'Limitless' Thrill

'Limitless' Thrill

During the height of the steroids-in-baseball scandal a friend defending the muscle-bound sluggers asked, “You mean to tell me that if someone came up to you and offered you a pill that would make you dramatically better at your job and ratchet up your pay grade that you wouldn’t take it?”

It was an interesting hypothetical and it gave me pause, but since being able to bench press a Chevy Malibu wouldn’t really give me much of an advantage over my fellow movie critics I quickly dismissed it.

However, the new thriller “Limitless” envisions a world where I wouldn’t be let off the hook so easily as a black-market pill has been devised that greatly enhances mental prowess, creating the cerebral version of Barry Bonds.

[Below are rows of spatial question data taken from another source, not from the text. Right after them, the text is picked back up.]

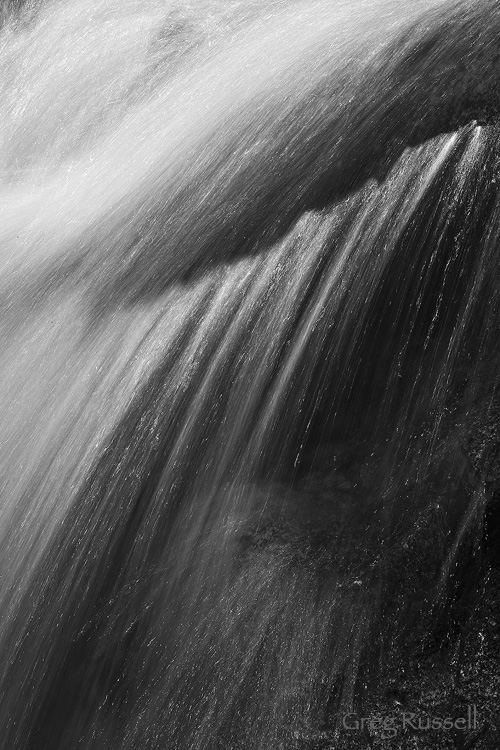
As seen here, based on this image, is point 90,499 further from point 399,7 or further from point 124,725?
point 399,7

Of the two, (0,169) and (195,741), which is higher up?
(0,169)

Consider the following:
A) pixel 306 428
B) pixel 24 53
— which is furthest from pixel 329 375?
pixel 24 53

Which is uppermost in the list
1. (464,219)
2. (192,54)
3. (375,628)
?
(192,54)

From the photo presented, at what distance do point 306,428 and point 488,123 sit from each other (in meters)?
2.01

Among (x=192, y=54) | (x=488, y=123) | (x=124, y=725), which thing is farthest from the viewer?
(x=192, y=54)

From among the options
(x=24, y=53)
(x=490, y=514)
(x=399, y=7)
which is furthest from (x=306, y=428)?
(x=24, y=53)

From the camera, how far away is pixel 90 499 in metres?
4.60

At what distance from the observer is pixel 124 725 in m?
4.16

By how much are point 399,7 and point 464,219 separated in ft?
8.00

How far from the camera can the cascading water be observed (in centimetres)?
395

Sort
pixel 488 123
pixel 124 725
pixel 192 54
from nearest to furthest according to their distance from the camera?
pixel 124 725 → pixel 488 123 → pixel 192 54

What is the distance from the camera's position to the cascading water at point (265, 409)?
3.95 metres

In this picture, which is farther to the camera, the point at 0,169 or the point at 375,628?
the point at 0,169

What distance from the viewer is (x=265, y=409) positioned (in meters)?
4.46
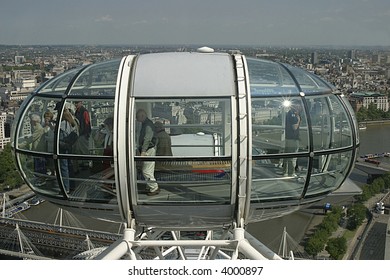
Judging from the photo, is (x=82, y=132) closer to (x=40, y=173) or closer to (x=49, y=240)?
(x=40, y=173)

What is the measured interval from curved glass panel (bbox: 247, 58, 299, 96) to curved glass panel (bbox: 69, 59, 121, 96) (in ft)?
1.00

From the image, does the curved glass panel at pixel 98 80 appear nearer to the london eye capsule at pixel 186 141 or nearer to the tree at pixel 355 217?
the london eye capsule at pixel 186 141

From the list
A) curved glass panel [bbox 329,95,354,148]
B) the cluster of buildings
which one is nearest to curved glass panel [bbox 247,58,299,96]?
curved glass panel [bbox 329,95,354,148]

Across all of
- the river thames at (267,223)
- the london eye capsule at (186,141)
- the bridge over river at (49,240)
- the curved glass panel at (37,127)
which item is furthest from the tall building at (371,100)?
the curved glass panel at (37,127)

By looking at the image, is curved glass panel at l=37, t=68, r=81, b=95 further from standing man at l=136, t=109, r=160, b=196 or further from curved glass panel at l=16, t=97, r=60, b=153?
standing man at l=136, t=109, r=160, b=196

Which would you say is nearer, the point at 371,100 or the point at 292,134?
the point at 292,134

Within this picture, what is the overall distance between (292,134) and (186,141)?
0.23 meters

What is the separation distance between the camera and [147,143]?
1.10 m

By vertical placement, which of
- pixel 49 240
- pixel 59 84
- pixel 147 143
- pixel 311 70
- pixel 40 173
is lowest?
pixel 49 240

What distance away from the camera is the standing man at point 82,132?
3.76ft

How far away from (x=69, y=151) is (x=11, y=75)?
3206cm

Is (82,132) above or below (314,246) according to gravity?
above

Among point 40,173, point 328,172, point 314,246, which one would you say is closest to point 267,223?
point 314,246

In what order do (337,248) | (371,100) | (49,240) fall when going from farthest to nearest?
(371,100), (49,240), (337,248)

I thought I had this movie pegged from the trailer, which showed a schlubby writer (as played by Bradley Cooper) who, thanks to a little clear pill, becomes a super-slick brainiac. In my mind the movie would unfold with Cooper achieving greatness, dealing with unwelcome side effects, realizing that life is better without the pill, credits roll, we’re all better people, stay in school kids and don’t do drugs.

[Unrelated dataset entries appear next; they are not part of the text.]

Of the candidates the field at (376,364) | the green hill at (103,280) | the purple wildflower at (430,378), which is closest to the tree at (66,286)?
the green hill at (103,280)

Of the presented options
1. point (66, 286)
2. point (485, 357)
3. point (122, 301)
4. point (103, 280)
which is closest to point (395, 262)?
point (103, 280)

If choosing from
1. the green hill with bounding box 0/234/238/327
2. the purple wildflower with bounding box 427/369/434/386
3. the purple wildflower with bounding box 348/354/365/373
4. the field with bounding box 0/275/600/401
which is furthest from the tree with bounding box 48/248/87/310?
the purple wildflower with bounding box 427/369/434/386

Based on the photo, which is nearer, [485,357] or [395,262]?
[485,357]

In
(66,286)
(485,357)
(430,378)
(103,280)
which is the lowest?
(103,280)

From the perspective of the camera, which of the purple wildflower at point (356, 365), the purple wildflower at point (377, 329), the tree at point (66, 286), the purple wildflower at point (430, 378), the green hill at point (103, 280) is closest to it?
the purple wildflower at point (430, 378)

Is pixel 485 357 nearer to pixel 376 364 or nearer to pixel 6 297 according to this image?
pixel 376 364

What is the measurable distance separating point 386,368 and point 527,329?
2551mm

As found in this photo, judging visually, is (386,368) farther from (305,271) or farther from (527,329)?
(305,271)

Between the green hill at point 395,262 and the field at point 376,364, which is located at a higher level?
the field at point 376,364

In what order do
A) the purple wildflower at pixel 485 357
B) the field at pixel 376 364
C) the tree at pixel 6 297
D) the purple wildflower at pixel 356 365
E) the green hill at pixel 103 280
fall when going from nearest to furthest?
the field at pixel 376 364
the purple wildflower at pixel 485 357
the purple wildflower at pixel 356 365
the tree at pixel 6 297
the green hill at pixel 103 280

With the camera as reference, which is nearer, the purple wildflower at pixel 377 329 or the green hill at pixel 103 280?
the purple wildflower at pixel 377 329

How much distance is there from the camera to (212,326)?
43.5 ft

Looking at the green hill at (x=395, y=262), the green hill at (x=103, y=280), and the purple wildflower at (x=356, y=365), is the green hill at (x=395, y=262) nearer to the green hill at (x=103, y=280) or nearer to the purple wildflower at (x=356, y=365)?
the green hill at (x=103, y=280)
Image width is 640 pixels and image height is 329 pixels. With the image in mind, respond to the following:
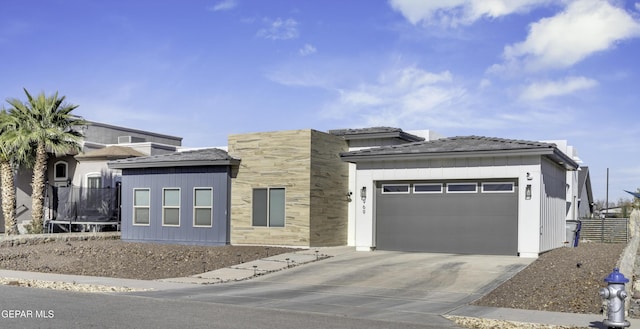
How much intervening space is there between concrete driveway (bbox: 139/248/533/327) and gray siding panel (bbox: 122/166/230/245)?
5.80 m

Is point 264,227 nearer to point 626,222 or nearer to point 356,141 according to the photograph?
point 356,141

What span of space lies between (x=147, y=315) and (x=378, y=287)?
6.14m

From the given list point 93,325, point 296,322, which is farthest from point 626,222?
point 93,325

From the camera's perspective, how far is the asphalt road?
10.3 m

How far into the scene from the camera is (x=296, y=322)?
10875 mm

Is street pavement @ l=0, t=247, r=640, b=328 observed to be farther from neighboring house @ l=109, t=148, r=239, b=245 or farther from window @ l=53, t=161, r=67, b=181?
Result: window @ l=53, t=161, r=67, b=181

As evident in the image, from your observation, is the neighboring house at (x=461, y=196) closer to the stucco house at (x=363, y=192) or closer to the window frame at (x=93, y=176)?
the stucco house at (x=363, y=192)

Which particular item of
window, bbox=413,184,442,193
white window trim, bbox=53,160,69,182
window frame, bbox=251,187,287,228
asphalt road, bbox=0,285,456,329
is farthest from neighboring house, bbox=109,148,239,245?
asphalt road, bbox=0,285,456,329

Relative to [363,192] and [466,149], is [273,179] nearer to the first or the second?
[363,192]

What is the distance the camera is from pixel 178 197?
84.2 ft

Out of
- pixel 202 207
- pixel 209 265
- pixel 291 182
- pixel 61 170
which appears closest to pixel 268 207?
pixel 291 182

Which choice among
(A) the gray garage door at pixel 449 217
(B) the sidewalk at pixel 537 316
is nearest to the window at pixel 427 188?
(A) the gray garage door at pixel 449 217

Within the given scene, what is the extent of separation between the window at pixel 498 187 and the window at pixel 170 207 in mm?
11889

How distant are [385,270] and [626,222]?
22.0m
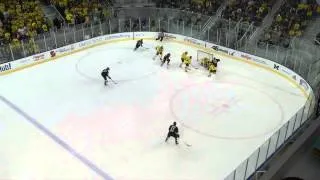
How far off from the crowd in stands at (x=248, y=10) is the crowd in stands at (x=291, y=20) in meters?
0.84

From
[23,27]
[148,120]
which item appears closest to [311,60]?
[148,120]

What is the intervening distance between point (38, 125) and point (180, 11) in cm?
1108

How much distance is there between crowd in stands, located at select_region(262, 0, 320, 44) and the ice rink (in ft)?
5.99

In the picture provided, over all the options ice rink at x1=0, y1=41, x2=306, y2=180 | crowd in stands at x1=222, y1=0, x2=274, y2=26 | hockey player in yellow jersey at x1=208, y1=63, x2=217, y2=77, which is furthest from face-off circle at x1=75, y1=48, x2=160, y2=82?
crowd in stands at x1=222, y1=0, x2=274, y2=26

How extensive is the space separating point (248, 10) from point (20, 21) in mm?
11894

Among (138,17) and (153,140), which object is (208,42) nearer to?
(138,17)

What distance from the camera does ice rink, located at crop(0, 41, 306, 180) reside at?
995 centimetres

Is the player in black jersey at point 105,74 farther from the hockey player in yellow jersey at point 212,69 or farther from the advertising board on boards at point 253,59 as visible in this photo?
the advertising board on boards at point 253,59

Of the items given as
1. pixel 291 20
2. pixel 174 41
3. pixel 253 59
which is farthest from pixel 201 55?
pixel 291 20

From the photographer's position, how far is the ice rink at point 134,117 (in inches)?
392

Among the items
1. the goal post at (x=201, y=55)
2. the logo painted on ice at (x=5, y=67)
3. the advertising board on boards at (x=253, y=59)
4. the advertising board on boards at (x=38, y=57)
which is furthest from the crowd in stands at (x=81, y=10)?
the advertising board on boards at (x=253, y=59)

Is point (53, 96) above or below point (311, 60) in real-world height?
below

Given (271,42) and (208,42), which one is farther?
(208,42)

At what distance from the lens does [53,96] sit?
551 inches
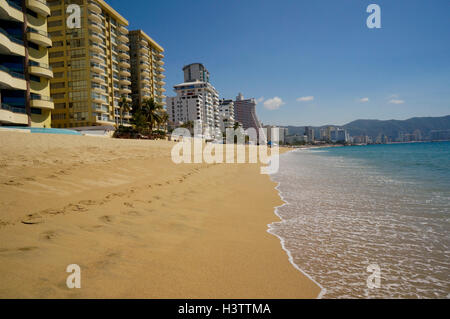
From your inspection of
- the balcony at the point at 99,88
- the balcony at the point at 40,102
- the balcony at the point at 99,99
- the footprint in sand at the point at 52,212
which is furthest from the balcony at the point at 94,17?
the footprint in sand at the point at 52,212

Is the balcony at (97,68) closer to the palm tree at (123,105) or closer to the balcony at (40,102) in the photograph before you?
the palm tree at (123,105)

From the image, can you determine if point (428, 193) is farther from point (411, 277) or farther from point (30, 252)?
point (30, 252)

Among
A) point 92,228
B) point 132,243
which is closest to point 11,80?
point 92,228

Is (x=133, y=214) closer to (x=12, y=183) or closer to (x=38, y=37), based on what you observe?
(x=12, y=183)

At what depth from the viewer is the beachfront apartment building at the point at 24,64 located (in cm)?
2581

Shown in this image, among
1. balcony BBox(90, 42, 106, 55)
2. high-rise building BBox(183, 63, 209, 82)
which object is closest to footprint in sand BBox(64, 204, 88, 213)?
balcony BBox(90, 42, 106, 55)

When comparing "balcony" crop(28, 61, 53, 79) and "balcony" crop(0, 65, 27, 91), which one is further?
"balcony" crop(28, 61, 53, 79)

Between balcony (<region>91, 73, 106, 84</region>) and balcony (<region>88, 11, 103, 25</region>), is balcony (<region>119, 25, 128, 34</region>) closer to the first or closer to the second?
balcony (<region>88, 11, 103, 25</region>)

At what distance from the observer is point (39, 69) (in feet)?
99.0

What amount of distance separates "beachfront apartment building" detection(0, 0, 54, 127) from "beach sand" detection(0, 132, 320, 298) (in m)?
28.1

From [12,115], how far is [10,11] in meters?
12.6

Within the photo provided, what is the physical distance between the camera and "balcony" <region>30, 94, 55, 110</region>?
29680mm
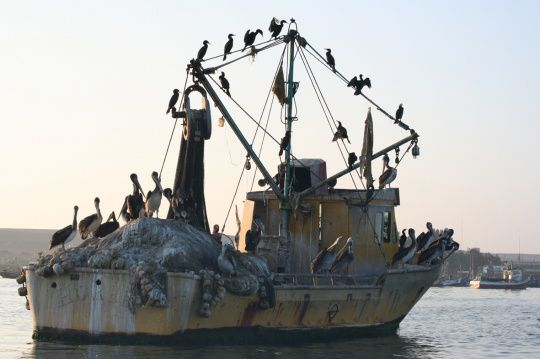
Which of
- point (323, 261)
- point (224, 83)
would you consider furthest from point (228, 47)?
point (323, 261)

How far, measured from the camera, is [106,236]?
31.4 meters

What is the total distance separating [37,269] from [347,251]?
890 cm

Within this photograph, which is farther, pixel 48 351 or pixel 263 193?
pixel 263 193

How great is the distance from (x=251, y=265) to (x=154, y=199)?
3.18 m

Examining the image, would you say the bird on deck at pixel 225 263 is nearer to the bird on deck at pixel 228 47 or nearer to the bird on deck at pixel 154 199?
the bird on deck at pixel 154 199

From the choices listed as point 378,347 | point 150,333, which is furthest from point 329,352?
point 150,333

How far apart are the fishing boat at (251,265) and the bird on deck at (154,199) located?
488 millimetres

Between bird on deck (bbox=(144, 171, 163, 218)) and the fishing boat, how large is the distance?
488mm

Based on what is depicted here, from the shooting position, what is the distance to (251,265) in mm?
31641

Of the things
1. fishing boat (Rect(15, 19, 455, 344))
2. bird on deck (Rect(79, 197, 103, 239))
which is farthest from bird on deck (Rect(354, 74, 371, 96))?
A: bird on deck (Rect(79, 197, 103, 239))

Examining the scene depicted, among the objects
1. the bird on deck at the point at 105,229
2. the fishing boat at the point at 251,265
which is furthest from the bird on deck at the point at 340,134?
the bird on deck at the point at 105,229

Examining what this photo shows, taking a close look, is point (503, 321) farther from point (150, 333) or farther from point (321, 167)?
point (150, 333)

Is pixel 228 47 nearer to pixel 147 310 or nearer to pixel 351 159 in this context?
pixel 351 159

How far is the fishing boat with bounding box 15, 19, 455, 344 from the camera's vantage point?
29766 mm
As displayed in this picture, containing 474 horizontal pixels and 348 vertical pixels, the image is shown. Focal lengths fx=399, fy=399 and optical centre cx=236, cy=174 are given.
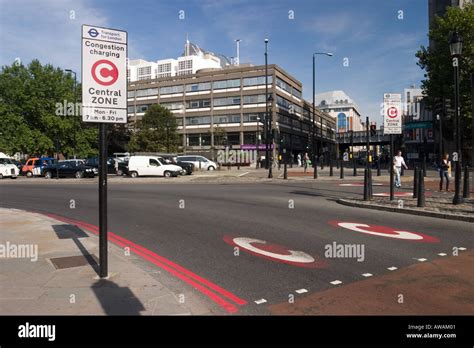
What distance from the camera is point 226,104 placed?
76875 mm

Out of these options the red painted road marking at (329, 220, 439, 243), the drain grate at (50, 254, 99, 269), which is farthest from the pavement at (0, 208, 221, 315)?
the red painted road marking at (329, 220, 439, 243)

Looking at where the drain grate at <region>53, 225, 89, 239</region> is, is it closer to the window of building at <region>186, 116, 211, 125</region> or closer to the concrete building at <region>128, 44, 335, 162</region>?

Fortunately “Limitless” isn’t content with being a simple morality tale and instead unspools as a dynamic thriller that plays with some weighty issues along the way.

The movie was directed by Neil Burger who is probably best known for his film “The Illusionist.” Burger never once settles for a simple shot as “Limitless” is visually compelling throughout, especially with the clever visuals he uses to illustrate the effects of the drug. I think it would be fair to count David Fincher amongst Burger’s influences as when combined with Cooper’s voice-over narration “Limitless” plays out a bit like a poor man’s “Fight Club.”

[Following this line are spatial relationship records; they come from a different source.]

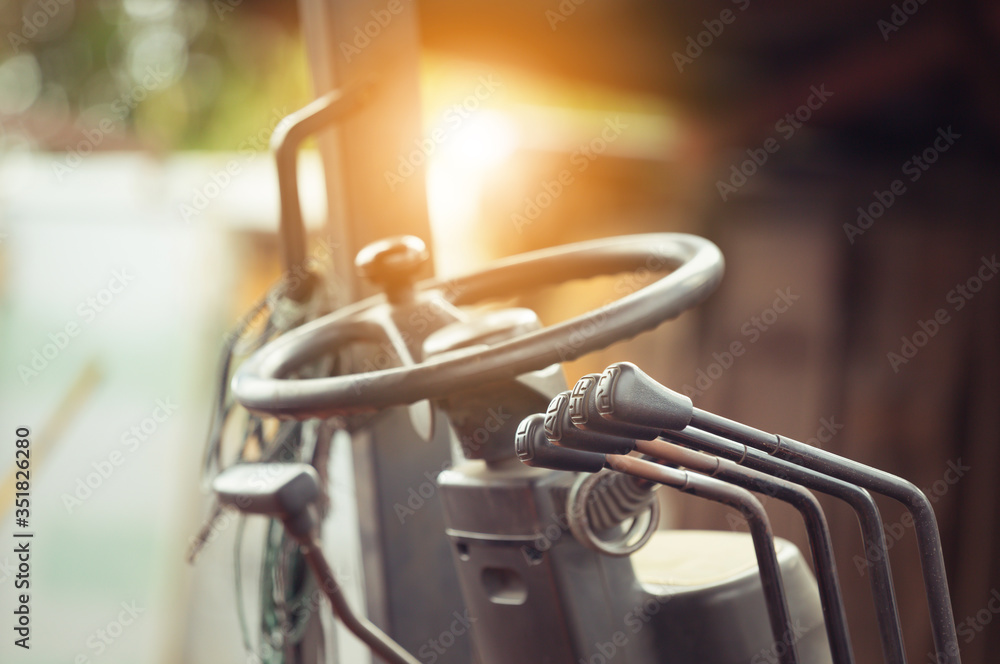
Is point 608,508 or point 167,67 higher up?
point 167,67

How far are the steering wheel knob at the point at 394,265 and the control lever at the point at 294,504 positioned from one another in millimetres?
187

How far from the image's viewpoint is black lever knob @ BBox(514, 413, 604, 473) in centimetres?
44

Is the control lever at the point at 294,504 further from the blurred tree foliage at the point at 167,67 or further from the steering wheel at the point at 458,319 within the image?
the blurred tree foliage at the point at 167,67

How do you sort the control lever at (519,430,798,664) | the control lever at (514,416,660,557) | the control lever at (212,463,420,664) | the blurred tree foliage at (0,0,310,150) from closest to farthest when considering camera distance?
the control lever at (519,430,798,664) → the control lever at (514,416,660,557) → the control lever at (212,463,420,664) → the blurred tree foliage at (0,0,310,150)

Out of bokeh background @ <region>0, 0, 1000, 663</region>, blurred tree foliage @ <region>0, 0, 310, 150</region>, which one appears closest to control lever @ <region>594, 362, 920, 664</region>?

Cooper erases any doubts of his ability to be a leading man, and while he is most believable as a fast-talking dynamo, his best acting might be during his pre-drug phase as an unkempt, failing author.

Supporting turns are also solid, including Abbie Cornish as Cooper’s on-again/off-again girlfriend and Robert De Niro as a corporate tycoon looking to take advantage of Cooper’s emergence as a financial wunderkind. De Niro’s role is little more than a cameo, but he does have a couple of great scenes that represent his best work in at least a decade. Granted, that’s not saying much, but still.

“Limitless” is a compelling enough movie just to look at and becomes an effective thriller as dark forces begin to collect around Cooper’s new-found ambition. But what’s maybe even more surprising is that this film doesn’t shy away from being a little intellectually challenging as well.

Plotwise “Limitless” does leave a bit to be desired. Several issues never get satisfactorily resolved, character motivations are often murky and the movie does sag at times under the weight of the ridiculousness of the premise.

That said, the film does deserve credit for diving right in to issues of identity, morality, addiction, altruism and ambition and for not being afraid to admit there are no easy answers. Even the ending is compellingly vague, leaving us to wonder if advantages in pill form are inherently good or bad or if we even have the ability to tell the difference.

“Limitless” is rated PG-13 for thematic material involving a drug, violence including disturbing images, sexuality and language.